By Ivy Schmerken
As SEFs work their way through the regulatory process, uncertainties abound in the made-available-to-trade area. Last Thursday, Javelin Capital Markets amended its filing with theCommodity Futures Trading Commission related to which interest rate swaps it will make available to trade on its SEF.
Javelin narrowed its MAT submission by removing variable notional swaps, thereby shortening the maturities from 50 years to 31 years and dropping forward start interest rates.
Javelin was the first SEF to file its MAT application on Oct. 18 and also the first SEF to alter its application, noted Radi Khasawneh, research analyst at Tabb Group Europe in a commentary posted on Friday.
In its original filing, Javelin applied the rule broadly with swaps covered by request for quote and limit order books, including by phone, noted Tabb Group’s Khasawneh. Variable notional swaps are used very much by the buy -side to sell –side trading and mimic cash flows in mortgages, according to a derivatives source. “By putting the instrument on a SEF, it will force those instruments to be traded on SEFs,” says the source.
This sparked some industry debate on whether SEFs should take a broad approach by listing interest rate swaps for every point on the curve, or focus on the most liquid swaps.
“MAT translates into SEF trading of swaps by any means of interstate commerce, which includes the telephone and request for quote trading to two dealers—Javelin is pleased to have sparked the debate and to adopt a more scaled approach for product offerings on its platform,” commented Jamie Cawley, CEO of Javelin Capital Markets in the firm’s press release.
Two other SEFs, TrueEX and Tradeweb, submitted their MAT applications to the CFTC, focusing on the more liquid swaps. TrueEX’s filing focuses on listing the most liquid, benchmark swaps with tenors of 2, 3,5,7, 10,15, 20 and 30 years, while Tradeweb’s submission covered ten points on the curve between two years and thirty years.
“Javelin was the first to move, and so didn’t have the luxury of making a comparison with the approach taken by others. This may just be a natural part of what is a very public process that will determine the future shape of the market,” wrote Khasawneh in the commentary entitled “SEF MAT Submissions: Reality Check.”
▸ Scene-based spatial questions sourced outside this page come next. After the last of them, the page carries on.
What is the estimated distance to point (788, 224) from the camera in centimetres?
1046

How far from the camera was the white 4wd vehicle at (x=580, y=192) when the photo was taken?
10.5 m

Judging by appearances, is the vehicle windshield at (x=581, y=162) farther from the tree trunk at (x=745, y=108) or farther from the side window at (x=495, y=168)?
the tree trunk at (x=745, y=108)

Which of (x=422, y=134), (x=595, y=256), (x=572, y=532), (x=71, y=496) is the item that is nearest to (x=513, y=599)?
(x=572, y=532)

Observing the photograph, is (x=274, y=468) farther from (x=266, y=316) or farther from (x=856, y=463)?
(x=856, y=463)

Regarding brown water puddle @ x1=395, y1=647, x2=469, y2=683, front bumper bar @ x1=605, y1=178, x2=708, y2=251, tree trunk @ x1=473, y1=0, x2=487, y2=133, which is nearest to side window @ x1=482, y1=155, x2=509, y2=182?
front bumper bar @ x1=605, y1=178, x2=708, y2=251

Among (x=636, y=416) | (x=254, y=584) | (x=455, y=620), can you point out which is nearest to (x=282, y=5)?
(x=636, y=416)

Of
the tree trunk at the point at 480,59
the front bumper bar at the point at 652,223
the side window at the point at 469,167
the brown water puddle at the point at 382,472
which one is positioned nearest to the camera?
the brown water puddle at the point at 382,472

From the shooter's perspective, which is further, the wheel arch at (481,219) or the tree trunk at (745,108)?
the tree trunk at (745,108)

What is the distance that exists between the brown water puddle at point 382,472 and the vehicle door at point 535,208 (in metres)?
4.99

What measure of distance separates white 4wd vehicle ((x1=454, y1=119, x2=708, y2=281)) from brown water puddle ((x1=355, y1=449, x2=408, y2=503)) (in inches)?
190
The reality is that SEFs are allowed to self certify which swaps they want to trade and the CFTC hasn’t provided much guidance. “The WMBAA had indicated in the past that the CFTC should consider making all MAT determinations as they do with the Mandatory Clearing determination. That didn’t happen and the SEFs are responsible for making these determinations,” commented Chris Ferreri, Managing Director and Head of Ecommerce, Americas ICAP, a firm that’s a member of the Wholesale Markets Brokers Association representing interdealer brokers.
According to Tabb’s commentary, conversations with market participants and other submissions point to an emerging consensus that only the most liquid contracts at the most traded points on the curve should qualify for initial listings. Some buy side participants are skeptical of this “blanket approach,” wrote Khasawneh. Some believe that SEFs need to prove they have the ability to make markets in any contracts they submit. Others contend it’s reasonable to include the less liquid swaps in their submissions since they are derived from more basic instruments and dealers will provide price quotes in them.
It’s also uncertain whether the CFTC will react to the MAT submissions individually or as a group, wrote the analyst.
Only time will tell if the CFTC will provide guidance to other SEFs that have yet to file MAT submissions. SEFs are in the implementation stage, so it is logical to assume the regulator would offer some clarity. As Khasawneh and Ferreri point out, the CFTC is understaffed and resource constrained. “It was remarkable that on the day when the swap market was about to undergo its historic move to a regulated marketplace, our government was closed and the principal regulator for the markets was working with a skeletal staff,” said Ferreri.
Meanwhile, trading on SEFs won’t be mandatory until February to March of next year, regulators have time to react. “The MAT determinations start the clock on these markets moving into the Required Products status and will then implement a specific set of execution methods. We would expect this to happen early in the first quarter of 2014,” said Ferreri.